After crisp, Bond-esque opening title graphics, "The Night Manager" begins in Cairo in 2011, around the time President Hosni Mubarak resigns to much general rejoicing: a foundational moment for the Arab Spring. Jonathan Pine (Tom Hiddleston), to the admiration and dismay of his colleagues, walks calmly through a sea of protestors and riot police to get to the luxury hotel where he works. It's a nice character introduction for him, establishing his perhaps reckless self-confidence, and also his slight aloofness. His unflappability under pressure is reinforced by the coolly professional way he deals with panicking guests and tearbomb attacks alike. Hiddleston also, no surprise, looks heart-meltingly handsome throughout — and that is not a shallow observation (well, not only); it's a necessary attribute for Pine, who even in just these two episodes has several women fall for him, and a couple of sex scenes. This is not a role for a dowdy man.
But Pine is almost matched in the elegant sangfroid department by hotel guest Sophie (Aure Atika), the impossibly alluring kept-woman of Freddie Hamid (David Avery), a violent and ruthless member of an enormously powerful Egyptian family. Sophie has stolen some documents that prove Hamid's about to sign a massive arms deal with Richard Roper (Hugh Laurie) a billionaire magnate who presents a public image of philanthropy while being, in Sophie's words "the worst man in the world." She makes a calculated gamble and gives Pine a copy of the documents to keep in case anything happens to her. Ex-soldier Pine, however, is spurred by conscience to send them over to his friend at the British Embassy from where they quickly end up on the desk of Angela Burr (Olivia Colman), a somewhat renegade intelligence officer on a years-long mission to bring Roper down from her shabby London office where neither the heating nor the elevator works.
Things unravel quickly. The arms deal is suddenly terminated, indicating Roper knows about the leak and that Sophie is now a marked woman. Pine, feeling responsible for her newly imperiled situation as well as attracted to her, spirits her away and...well, although the consequences of his act of conscience are pretty clearly foreshadowed from the start, let's skip specifics. Pine does eventually meet Roper years later, in a hotel in the Swiss Alps, when by chance he and his entourage, including resourceful lieutenant Corcoran (Tom Hollander) and American girlfriend Jed (Elizabeth Debicki) come for the night, causing Pine to secretly get back in contact with Burr.

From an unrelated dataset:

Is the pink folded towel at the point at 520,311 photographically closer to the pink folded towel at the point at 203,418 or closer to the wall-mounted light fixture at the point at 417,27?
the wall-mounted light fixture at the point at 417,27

As you might have gathered from all that, David Farr's script for "The Night Manager" is not really the kind of real-world, grittily authentic contemporary Le Carré adaptation we might have expected: it is closer in spirit to Craig-era Bond, with maybe a dash of Highsmithian sunshine noir (Pine's chameleonic personality certainly has echoes of Tom Ripley), than it is to "A Most Wanted Man." And while DP Michael Snyman's photography is certainly rich and the considerable expense all up there on screen, it's not filmic in the way that Tomas Alfredson's masterful, melancholic "Tinker Tailor Soldier Spy" was — and that's not necessarily a bad thing. One of the best aspects of "The Night Manager" in fact is that though I can testify that it looks great on the big screen, it is not afraid to be an almost old-fashioned TV show — that is, to glory in its increasingly pulpy plotting and to place sheer entertainment value (beautiful people in exotic locales doing dastardly things) above any kind of educational or philosophical bent. It's all surface, and knows it, but what a surface.

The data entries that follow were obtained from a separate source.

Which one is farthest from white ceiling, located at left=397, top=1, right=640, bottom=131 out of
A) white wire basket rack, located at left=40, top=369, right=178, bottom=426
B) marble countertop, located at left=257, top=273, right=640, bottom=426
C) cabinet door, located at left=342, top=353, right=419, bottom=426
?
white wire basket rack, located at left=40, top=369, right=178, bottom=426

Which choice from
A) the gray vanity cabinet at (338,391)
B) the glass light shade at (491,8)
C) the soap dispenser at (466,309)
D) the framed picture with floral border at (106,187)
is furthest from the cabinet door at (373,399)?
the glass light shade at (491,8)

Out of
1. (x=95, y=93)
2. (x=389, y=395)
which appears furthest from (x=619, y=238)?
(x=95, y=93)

That said, as I mentioned, episode 2 starts to complicate a lot of the assumptions we made in episode 1. Jed (played by the willowy Debicki, officially the World's Longest Actress) is revealed to be a lot more than simply the careless, unthinking arm-candy she first seems to be. Pine's veneer of calm, even obsequious charm vanishes as he assumes a new role, or four. Hollander's initially worrisomely portrayed gay character gets to largely lay those worries to rest by delivering Corcoran's enjoyably spiky dialogue with such relish — I was particularly fond of his purred threat "I will hang you upside down by those beautiful ankles until the truth falls out of you... by gravity" and his admonition to a lackey to "piss off out" and then "piss off back in here again." Laurie's Roper benefits from a little humanizing, even though his main role is clearly that of a more-or-less cat-stroking arch villain. And special note again has to go to Olivia Colman whose uncompromising, brilliant-yet-beautifully-sensible Angela Burr (a great decision to make this character a woman, when it's a man in the book, by the way) grounds even the most credulity-defying twists with deft, witty, drizzly details like her Northern England accent and her tupperware of cookies. She might be the best version of this character since Frances McDormand in "Fargo."

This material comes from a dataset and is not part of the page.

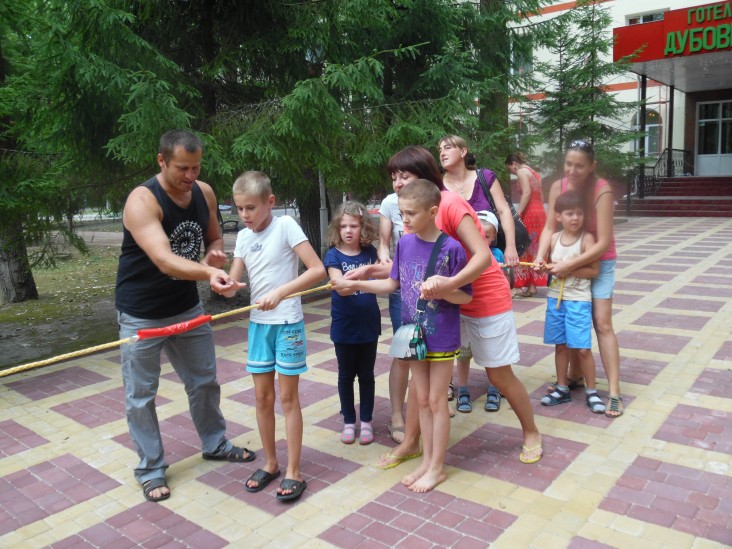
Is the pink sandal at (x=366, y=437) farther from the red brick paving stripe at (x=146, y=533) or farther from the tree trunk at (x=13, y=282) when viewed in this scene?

The greatest kudos, though, have to go to Hiddleston, on major-movie-star form here, and Bier. Aside from a fleeting and unnecessary flashback/daydream moment that explains what a character is thinking when it's patently obvious, and a couple of slightly inelegant time transitions, her swift and sure direction of Farr's elegantly condensed and updated screenplay is a delight. She almost always knows exactly what we want to be looking at, and just how much we need to see to understand the complicated but not particularly complex plot. And as lavish as it clearly is, Bier has no illusions that she's making great art here, or even auteur TV; "The Night Manager" doesn't want to be "Top of the Lake" or "True Detective." Instead Bier delivers a pacy, heady cocktail of a show, garnishes it with delicious performances and serves it to us straight-up: not shaken, not stirred, just perfectly mixed, a little intoxicating and highly addictive.